Research Projects

  • image

    SegCor - Segmentation of Oral Corpora

    It is the aim of this ANR/DFG funded project to develop methods for the segmentation of German and French spoken language corpora

    It is the aim of this project to develop methods for the segmentation of spoken language. Those methods are to be based on linguistic knowledge and at the same time adequate for the analysis of spoken language on various linguistic levels as well as for the development of tools in computational linguistics. The publication of a guideline for a systematic segmentation of various types of German and French verbal interaction is a milestone of this project.

    In the second stage, the possibilities of an automatized segmentation of spoken language corpora based on the segmentation guidelines will be tested and documented. This way the project does not only improve the usability of the three databases involved but also deepen our knowledge about the structures of spoken language.

    SegCor is a project funded by the German Research Foundation (DFG) and the French National Research Agency (ANR). This project is a cooperation of the department of Pragmatics of Institute for the German Language (IDS Mannheim), the University of Lyon and the University of Orleans.<

  • image

    Part-of-Speech Tagging for FOLK (The Research and Teaching Corpus of Spoken German)

    The aim of my PhD project is the automatized annotation of the “Research and Teaching Corpus of Spoken German” (FOLK) with part-of-speech tags.

    The aim of the project is the automatized annotation of the “Research and Teaching Corpus of Spoken German” (FOLK) with part-of-speech tags.
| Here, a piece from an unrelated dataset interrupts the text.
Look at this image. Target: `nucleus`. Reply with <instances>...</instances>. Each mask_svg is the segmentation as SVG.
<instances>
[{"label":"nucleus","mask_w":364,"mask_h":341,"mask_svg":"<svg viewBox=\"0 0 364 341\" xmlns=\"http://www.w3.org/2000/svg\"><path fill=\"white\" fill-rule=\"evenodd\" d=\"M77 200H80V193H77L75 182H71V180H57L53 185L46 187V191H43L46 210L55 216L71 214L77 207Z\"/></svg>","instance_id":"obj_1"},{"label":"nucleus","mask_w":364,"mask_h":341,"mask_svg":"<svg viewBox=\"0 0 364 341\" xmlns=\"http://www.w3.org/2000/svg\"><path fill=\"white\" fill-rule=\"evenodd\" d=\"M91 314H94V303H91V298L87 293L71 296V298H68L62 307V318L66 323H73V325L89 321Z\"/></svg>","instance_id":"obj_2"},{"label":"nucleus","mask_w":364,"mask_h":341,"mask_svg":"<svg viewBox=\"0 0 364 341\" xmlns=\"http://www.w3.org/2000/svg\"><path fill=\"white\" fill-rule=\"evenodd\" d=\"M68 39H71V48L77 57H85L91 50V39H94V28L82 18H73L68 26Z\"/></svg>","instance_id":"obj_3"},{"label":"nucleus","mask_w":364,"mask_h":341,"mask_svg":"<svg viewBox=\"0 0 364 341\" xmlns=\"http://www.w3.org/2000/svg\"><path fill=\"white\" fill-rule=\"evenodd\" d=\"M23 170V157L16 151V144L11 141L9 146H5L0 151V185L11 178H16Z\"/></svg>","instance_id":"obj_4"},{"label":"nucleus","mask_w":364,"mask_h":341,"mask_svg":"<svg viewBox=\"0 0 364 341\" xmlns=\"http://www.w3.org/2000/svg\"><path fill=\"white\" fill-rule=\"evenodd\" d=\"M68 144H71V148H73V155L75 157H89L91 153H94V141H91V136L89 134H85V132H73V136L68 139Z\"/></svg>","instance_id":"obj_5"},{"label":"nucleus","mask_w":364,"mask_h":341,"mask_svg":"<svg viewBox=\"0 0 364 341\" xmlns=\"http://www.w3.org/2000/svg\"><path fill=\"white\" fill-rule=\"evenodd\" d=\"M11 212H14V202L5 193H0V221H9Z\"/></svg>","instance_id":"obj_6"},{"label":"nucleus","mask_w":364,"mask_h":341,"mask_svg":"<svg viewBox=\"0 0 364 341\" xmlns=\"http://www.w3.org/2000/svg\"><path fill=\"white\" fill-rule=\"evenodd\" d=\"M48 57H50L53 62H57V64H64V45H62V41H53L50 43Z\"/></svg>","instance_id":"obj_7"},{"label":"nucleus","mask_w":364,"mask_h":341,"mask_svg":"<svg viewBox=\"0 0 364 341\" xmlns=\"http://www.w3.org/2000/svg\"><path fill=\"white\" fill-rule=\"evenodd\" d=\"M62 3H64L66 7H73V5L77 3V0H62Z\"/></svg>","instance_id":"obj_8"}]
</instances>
State-of-the-art taggers like e.g. the Treetagger with the STTS (Stuttgart Tübingen Tagset) only show an accuracy of 60% to 80% on our transcripts of spoken German.

    Part-of-speech tagging (POS-tagging) of spoken data requires different means of annotation than POS-tagging of written and edited texts. In order to capture the features of German spoken language, a distinct tagset is needed to respond to the kinds of elements which only occur in speech. In order to create such a coherent tagset the most prominent phenomena of spoken language need to be analyzed, especially with respect to how they differ from written language.

    The adaption of the tagset was done in cooperation with the workgroup “speech particles”​ of the STTS workshop “The STTS-Tagset for part-of-speech annotation: state of affairs and perspectives” and Prof. Dr. Hardarik Blühdorn of the Grammar department of the IDS Mannheim.

  • image

    FOLK (Forschungs- und Lehrkorpus Gesprochenes Deutsch)

    As a research assistant I was transcribing and orthographically normalizing data for the FOLK project.

    FOLK is the “Forschungs- und Lehrkorpus Gesprochenes Deutsch (FOLK)” (eng.: research and teaching corpus of spoken German). The project has set itself the aim of building a corpus of German conversations which a) covers a broad range of interaction types in private, institutional and public settings, b) is sufficiently large and diverse and of sufficient quality to support different qualitative and quantitative research approaches, c) is transcribed, annotated and made accessible according to current technological standards, and d) is available to the scientific community on a sound legal basis and without unnecessary restrictions of usage.

    (text by Thomas Schmidt 2014)

  • image

    LiSe-DaZ (Linguistische Sprachstandserhebung – Deutsch als Zweitsprache)

    As a research assistant I was in charge of the organization of the standardization procedure as well as employing and training of research assistants in the project LiSe-DaZ (linguistic learning assessment of German as a second language).

    “LiSe-DaZ – Linguistische Sprachstandserhebung – Deutsch als Zweitsprache” (linguistic learning assessment of German as a second language) was developed by Prof. Dr. Rosemarie Tracy, University of Mannheim, and Prof. Dr. Petra Schulz, University of Frankfurt/Main on behalf of the Baden-Württemberg foundation. With this procedure it is possible to assess the linguistic development of children who are between three and seven years old, both native speakers and speakers of German as a second language. For the first time, the development of the language spaking abilities of the children can be assessed according to various linguistic stages and based on this, remedial teaching can be specifically adjusted to the needs of the children. LiSe-DaZ was standardized with 912 children all over Germany. The tool was published by Hogrefe Verlag in summer 2011.